BANDA ACEH –  Usia lanjut tidak membuat Jenderal TNI (Purn) Try Sutrisno berubah. Mantan Wakil Presiden dan Panglima TNI itu tetap memiliki semangat juang dan sikap kritis.Informasi ini disampaikan wartawan senior Bambang Wiwoho. Kemarin, Senin 12 Mei 2025, Bambang bersama Prijanto yang merupakan salah satu tokoh TNI dengan jabatan terakhir Aster KSAD dengan pangkat Mayor Jenderal sowan ke kediaman Try Sutrisno di kawasan Menteng, Jakarta Pusat.

Selain untuk bersilaturahmi keduanya datang untuk mengobrol santai, tanda kepedulian pasca nama Try Sutrisno banyak jadi bahan pemberitaan belakangan ini.

“Saya nggak apa-apa kok dikatain macam-macam. Yang penting saya tidak jual negara,” ucap Try Sutrisno di depan pintu seperti ditirukan Bambang saat dirinya bersama Mayjen TNI (Purn) Prijanto pamitan.

Try Sutrisno, kata Bambang, nampak segar dan sehat. Semangat juang dan sikap kritisnya terhadap keadaan bangsa dan negara ibarat api nan tak kunjung padam. Try Sutrisno bercerita banyak hal mulai dari kenangan pribadi hingga delapan butir tuntutan purnawirawan prajurit TNI yang ikut ditandatanganinya.

Berita Lainnya:
Perebutan Cawapres untuk Prabowo Berpotensi Jadi Arena Politik 2029

“Masya Allah sebagai orang besar, mantan Pangab dan mantan Wapres beliau mengingatnya. Di usianya yang jelang 90an menyebutkan nama teman seperjuangan nyaris ingat semua. Beberapa kali juga menyebut delapan tuntutan dengan rinciannya, dengan penekanan yang paling urgent dan mendasar adalah kembali ke UUD 1945 untuk selanjutnya disempurnakan dengan cara addendum,” ujar Bambang Wiwoho.
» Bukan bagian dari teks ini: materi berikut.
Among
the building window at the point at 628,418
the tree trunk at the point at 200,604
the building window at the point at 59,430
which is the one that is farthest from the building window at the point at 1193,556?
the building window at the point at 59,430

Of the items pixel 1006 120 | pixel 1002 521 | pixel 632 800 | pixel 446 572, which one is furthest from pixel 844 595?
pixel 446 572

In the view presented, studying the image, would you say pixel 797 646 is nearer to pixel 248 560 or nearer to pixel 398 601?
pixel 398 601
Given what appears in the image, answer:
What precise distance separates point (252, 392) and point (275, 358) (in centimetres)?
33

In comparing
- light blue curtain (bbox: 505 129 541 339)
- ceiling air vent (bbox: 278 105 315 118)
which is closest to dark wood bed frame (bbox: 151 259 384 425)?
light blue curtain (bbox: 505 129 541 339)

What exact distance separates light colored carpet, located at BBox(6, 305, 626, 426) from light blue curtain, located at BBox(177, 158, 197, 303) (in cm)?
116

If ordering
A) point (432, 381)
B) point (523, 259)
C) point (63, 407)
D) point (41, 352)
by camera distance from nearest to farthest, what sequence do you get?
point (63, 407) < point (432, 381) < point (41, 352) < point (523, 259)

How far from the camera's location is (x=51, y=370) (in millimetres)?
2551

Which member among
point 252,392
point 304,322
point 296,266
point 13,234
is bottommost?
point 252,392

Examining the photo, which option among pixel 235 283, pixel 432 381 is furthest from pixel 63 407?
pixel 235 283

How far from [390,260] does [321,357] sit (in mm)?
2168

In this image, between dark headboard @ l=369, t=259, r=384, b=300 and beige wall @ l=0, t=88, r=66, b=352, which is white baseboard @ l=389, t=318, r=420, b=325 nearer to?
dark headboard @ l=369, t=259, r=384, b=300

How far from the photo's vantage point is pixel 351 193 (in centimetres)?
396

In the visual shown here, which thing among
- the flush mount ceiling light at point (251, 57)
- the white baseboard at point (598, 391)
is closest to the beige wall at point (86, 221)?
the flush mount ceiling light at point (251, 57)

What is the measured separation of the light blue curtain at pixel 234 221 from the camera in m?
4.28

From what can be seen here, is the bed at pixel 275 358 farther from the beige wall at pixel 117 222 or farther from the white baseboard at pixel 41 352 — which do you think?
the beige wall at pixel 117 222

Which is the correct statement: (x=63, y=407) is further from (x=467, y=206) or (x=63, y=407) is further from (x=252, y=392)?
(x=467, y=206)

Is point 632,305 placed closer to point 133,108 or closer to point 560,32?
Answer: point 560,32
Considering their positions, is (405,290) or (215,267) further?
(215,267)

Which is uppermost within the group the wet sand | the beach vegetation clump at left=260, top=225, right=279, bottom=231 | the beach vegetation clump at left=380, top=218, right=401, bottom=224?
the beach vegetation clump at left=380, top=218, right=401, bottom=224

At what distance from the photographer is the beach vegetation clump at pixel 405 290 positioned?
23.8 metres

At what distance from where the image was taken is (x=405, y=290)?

Tujuh butir tuntutan purnawirawan lainnya yang disinggung dengan kritis oleh Try Sutrisno adalah soal dampak Amandemen Undang Undang Dasar tahun 2002. Try Sutrisno mewanti-wanti agar kita mewaspadai serta mengantisipasi kecenderungan yang semakin memburuk pasca Amandemen tersebut.

Berita Lainnya:
Hakim Ad Hoc Ternyata Sudah 13 Tahun Tak Ada Gaji Pokok

Dari tujuh butir lainnya yang menurut Try Sutrisno juga perlu diwaspadai yakni potensi invasi senyap dari tenaga kerja asing. Sebab jika dimobilisasi bisa menjadi tidak kurang dari 60 bataliyon asing yang mengancam negara dan bangsa.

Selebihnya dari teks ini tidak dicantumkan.